New Nssa board must resign’

ZB Financial Holdings (ZBFH) is once again facing a shareholder revolt

 

ZB Financial Holdings (ZBFH) is once again facing a shareholder revolt, this time centred on its external audit processes, as tensions with prominent investor Nicholas Vingirai boil to the surface over unresolved legacy issues and allegations of procedural irregularities.

Vingirai, founder of Transnational Holdings and a key player in Zimbabwe’s banking sector through his historical control of Intermarket Holdings, has accused ZBFH of disenfranchising him during its recent virtual annual general meeting (AGM). This week he warned of possible legal action following the reappointment of Ernst & Young (EY) as external auditors.

At the heart of Vingirai’s protest is EY’s alleged failure to disclose a complex and long-running shareholder dispute between Transnational and ZBFH — a matter he insists has material financial implications. 

Transnational, which holds a substantial stake in ZBFH, had voted against EY’s reappointment, according to Vingirai, but says their objections were undermined by muted microphones during the virtual proceedings.

“We were in there as Transnational, to make sure people don’t continue (misleading) the investing public,” Vingirai said in an interview. 

“As a shareholder, I have a right to call for the register and minutes to see what they have done. I havent done that yet.

“I own the business. So, I will follow the processes internally first. Depending on the outcome, certainly, if we have to, we will move that way because the court should be the final arbiter,” he added.

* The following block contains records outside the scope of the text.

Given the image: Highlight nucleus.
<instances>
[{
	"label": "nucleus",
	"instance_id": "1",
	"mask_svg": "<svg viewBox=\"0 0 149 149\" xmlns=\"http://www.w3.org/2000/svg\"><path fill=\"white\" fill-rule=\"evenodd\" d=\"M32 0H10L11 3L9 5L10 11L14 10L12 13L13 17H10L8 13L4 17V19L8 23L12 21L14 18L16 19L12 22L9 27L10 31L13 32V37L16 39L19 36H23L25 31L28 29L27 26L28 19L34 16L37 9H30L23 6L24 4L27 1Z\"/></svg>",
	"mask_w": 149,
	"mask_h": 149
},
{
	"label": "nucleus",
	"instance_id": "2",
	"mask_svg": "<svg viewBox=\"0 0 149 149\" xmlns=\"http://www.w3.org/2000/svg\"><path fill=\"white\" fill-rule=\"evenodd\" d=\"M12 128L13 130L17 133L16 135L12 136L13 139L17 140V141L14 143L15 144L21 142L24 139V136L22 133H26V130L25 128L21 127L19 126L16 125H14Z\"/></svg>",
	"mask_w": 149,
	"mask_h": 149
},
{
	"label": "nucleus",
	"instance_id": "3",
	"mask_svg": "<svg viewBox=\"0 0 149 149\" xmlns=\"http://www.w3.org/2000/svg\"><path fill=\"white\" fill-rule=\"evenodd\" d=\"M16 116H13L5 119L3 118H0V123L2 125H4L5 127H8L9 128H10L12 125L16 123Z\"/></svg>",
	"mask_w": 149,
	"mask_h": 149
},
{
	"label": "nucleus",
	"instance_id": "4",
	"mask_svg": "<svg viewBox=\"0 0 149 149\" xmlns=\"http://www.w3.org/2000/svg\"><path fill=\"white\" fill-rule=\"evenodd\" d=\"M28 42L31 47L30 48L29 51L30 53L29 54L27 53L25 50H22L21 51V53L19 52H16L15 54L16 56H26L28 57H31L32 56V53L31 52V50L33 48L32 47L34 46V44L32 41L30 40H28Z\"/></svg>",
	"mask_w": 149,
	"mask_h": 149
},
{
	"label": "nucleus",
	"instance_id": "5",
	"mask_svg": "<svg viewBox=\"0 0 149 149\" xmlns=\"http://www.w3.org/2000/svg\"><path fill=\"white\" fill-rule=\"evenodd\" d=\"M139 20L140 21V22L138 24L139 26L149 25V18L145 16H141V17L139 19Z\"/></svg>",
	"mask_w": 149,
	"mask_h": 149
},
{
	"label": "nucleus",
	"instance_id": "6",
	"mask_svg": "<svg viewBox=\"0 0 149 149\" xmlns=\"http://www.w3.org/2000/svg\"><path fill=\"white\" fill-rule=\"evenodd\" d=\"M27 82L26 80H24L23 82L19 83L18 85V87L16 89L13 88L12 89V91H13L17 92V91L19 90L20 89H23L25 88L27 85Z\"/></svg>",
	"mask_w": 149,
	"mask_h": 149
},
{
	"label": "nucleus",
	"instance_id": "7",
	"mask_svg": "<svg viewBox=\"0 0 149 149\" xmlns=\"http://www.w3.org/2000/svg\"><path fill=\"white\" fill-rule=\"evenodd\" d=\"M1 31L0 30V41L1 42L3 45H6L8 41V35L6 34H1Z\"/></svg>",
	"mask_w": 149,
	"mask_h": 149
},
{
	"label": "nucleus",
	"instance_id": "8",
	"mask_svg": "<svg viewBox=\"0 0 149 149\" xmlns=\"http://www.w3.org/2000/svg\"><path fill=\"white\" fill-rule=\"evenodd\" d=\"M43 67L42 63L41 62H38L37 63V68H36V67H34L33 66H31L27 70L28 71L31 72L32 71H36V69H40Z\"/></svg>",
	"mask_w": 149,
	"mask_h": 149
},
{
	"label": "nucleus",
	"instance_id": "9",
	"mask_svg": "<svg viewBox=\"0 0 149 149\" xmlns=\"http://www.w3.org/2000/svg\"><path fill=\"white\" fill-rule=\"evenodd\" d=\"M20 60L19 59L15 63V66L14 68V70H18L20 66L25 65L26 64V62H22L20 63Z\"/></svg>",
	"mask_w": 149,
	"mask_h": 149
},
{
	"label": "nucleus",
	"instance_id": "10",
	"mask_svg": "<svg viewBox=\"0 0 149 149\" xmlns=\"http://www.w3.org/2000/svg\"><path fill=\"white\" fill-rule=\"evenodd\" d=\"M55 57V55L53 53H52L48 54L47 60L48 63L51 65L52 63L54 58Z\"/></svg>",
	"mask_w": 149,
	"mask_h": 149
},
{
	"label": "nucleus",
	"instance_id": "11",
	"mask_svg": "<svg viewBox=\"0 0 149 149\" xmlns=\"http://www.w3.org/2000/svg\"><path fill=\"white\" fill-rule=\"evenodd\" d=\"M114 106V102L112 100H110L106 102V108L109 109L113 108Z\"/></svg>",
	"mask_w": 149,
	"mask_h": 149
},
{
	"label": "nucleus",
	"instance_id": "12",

The latest flare-up traces its roots to a complex settlement agreement reached in 2016, following the government’s investigation into the seizure of Intermarket by the Reserve Bank of Zimbabwe in the early 2000s. That investigation, Vingirai maintains, vindicated him of any wrongdoing and recommended restitution, including the return of Intermarket and associated assets.

“Transnational, emphatically, has 33% direct shareholding in ZB and this is as a result of a 2016 Intermarket–ZBFH settlement, although Transnational was entitled to more,” Vingirai said. 

“Actually, according to calculations, Transnational should have had 38,74% at the time. However, negotiations were entered into, and for the sake of progress, Transnational agreed to take 34% of that 38%. The 34% was negotiated again to 33%.”

This agreement was sealed during a high-level meeting in Cape Town involving Vingirai, Finance Minister Mthuli Ncube, and then Reserve Bank governor John Mangudya.

“I flew to Cape Town for that to happen after having been called by the Minister of Finance Mthuli Ncube, who was eager to conclude the resolution of the Intermarket–ZB dispute for the sake of the stability of the financial sector.”

After the meeting, instructions were issued for the transfer of a 33% stake in ZBFH to Transnational, part of which was to come from the government’s 24% holding and the rest from the National Social Security Authority (Nssa).

“The original settlement of this dispute was reached in 2015 following thorough investigations… The investigations, which fully exonerated Intermarket and myself of any externalisation allegations, culminated in a cabinet directive to return Intermarket to its founding shareholders,” Vingirai recalled.

That cabinet directive also addressed two farms that had been controversially acquired. But it was the shareholding that formed the centrepiece of the deal. A drawn-out negotiation followed, with Reserve Bank officials initially proposing only a 26% stake.

“The Reserve Bank was trying to say they were ‘comfortable’ with 26% for Transnational, and I said, no, I was not taking that. It’s not about being comfortable; you give me value for value… They don’t thumb suck!”

The eventual compromise included a reciprocal pre-emptive rights arrangement—Transnational would get 26% immediately, with the right to acquire the rest of its entitlement when Nssa sold its ZBFH shares.

“So, I am taking the pre-emptive rights and the 26%,” Vingirai said. “The minister said: ‘I need the two agreements on my desk within seven days.’ As you can see, seven days have become nine years!”

Since then, delays in implementing the agreements have frustrated Transnational, especially after learning that Nssa had disposed of its ZBFH shares.

“We have struggled to get the balance of the shares… And before we knew it, we heard that Nssa had sold its ZBFH shares to somebody else. And I am like, but you can’t do that,” he said.

ZBFH’s spokesperson had earlier told the Independent Vingirai controls 23,35% of the group, consistent with the company’s share register. But Vingirai disputes this, asserting that a valid settlement agreement transferred both “risk and profit” on the full 33% to Transnational from the date of signing.

At the time of publication, ZBFH general counsel Tinashe Masiiwa had not responded to inquiries on the matter.